Selected passage:
133 The Commission takes the view, in essence, that those complaints are ineffective in so far as the applicant is criticising the compatibility of the aid with the common market under the Guidelines and not its nature as aid for the purposes of Article 87(1) EC. On the substance, it finds that those aid measures to individuals come within the scope of the social policy of the Member States.
134 As a preliminary point, it must be stated that the applicant is confusing the existence of aid within the meaning of Article 87(1) EC with its compatibility with the common market under Article 87(3)(c) EC and the Guidelines. In so far as it is not for the Court to rule on the compatibility of aid which was not established by the Commission in the contested decision, the first and third complaints of the fifth plea in law must be rejected as being ineffective.
135 However, it is necessary to interpret the second complaint as directly challenging the Commission’s finding that there was no aid within the meaning of Article 87(1) EC. It is therefore appropriate to examine whether that aid to individuals is in the nature of an economic advantage.

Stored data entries
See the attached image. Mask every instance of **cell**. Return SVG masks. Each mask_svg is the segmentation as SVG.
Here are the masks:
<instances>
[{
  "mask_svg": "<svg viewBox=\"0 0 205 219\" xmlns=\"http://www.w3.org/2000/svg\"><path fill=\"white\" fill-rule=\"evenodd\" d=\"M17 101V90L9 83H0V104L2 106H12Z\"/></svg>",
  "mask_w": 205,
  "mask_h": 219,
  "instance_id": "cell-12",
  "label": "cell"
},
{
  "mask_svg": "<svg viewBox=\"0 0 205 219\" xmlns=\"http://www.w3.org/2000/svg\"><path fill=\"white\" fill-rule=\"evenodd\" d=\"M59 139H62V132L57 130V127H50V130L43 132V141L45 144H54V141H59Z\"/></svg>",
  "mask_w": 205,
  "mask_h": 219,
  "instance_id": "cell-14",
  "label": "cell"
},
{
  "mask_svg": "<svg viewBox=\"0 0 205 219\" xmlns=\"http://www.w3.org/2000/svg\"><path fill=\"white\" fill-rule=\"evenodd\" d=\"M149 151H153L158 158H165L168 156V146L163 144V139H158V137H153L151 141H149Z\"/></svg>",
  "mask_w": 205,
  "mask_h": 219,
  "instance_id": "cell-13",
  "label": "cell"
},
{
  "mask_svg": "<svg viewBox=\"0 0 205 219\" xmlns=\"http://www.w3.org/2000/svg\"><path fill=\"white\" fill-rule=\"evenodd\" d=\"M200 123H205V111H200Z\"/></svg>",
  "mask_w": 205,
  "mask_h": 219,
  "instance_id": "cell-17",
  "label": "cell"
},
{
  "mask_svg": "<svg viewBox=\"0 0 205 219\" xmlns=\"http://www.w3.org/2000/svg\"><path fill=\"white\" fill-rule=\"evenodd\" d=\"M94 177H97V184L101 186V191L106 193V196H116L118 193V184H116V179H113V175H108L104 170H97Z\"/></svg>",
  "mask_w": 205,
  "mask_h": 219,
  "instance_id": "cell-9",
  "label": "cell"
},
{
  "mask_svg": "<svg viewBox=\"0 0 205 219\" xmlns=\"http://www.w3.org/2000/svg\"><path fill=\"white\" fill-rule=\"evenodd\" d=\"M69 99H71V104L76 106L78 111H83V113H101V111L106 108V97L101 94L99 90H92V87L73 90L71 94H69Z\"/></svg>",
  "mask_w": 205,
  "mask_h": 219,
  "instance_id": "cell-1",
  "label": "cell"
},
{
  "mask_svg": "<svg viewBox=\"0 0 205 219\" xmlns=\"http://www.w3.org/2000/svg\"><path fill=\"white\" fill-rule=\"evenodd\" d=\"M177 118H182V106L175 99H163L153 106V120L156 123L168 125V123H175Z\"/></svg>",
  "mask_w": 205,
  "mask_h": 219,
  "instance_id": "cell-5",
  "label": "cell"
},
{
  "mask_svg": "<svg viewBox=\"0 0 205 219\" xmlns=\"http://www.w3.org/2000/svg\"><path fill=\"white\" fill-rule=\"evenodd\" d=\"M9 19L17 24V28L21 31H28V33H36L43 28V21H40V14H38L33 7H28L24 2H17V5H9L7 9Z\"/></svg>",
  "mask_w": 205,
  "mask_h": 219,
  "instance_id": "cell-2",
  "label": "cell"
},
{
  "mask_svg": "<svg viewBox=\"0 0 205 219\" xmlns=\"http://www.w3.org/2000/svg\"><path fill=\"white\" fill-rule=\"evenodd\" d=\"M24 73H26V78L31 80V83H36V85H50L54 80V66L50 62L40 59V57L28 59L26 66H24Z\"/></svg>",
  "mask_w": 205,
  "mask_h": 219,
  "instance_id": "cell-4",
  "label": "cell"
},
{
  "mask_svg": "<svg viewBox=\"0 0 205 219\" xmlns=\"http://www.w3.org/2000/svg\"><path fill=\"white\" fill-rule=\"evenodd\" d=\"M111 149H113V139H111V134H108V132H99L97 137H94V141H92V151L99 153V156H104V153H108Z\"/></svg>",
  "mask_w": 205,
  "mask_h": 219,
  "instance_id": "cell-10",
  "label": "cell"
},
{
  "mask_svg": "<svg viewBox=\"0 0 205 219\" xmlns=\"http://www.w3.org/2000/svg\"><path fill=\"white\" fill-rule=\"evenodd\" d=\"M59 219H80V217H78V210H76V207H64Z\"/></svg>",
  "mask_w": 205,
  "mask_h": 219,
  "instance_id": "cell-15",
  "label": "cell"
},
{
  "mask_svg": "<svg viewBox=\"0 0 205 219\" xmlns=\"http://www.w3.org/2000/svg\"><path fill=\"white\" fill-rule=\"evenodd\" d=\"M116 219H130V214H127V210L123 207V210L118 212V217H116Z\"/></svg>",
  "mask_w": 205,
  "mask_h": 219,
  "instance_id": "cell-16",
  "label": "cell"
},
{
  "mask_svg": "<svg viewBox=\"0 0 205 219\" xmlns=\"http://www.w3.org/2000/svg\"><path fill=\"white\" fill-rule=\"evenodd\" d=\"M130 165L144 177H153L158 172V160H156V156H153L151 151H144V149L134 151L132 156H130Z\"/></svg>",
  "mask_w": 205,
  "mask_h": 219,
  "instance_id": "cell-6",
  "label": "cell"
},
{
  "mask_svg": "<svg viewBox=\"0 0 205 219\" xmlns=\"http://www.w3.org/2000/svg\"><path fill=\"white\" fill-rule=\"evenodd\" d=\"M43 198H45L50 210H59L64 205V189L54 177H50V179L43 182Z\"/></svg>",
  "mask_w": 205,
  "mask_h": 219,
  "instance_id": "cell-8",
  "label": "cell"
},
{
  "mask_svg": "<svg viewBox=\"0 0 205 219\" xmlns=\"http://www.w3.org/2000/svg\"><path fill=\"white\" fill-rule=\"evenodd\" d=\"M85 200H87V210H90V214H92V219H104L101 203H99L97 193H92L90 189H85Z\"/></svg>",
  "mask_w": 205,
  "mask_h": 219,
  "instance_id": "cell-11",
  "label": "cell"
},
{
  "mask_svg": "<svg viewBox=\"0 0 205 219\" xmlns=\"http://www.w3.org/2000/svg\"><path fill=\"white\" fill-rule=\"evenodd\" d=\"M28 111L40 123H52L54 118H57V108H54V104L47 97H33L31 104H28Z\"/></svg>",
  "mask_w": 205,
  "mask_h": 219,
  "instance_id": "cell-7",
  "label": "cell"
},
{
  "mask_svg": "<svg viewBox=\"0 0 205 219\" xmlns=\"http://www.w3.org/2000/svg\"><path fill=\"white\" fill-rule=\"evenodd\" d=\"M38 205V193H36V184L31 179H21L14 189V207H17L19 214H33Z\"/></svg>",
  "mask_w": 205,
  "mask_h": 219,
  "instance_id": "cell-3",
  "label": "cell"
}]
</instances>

Exercise directions:
Rewrite the judgment passage on State aid from "133 The Commission" to "the Member States.", putting "welfare policy" in place of "social policy". These rows were taken from a separate source.

Response to the task:
133 The Commission takes the view, in essence, that those complaints are ineffective in so far as the applicant is criticising the compatibility of the aid with the common market under the Guidelines and not its nature as aid for the purposes of Article 87(1) EC. On the substance, it finds that those aid measures to individuals come within the scope of the welfare policy of the Member States.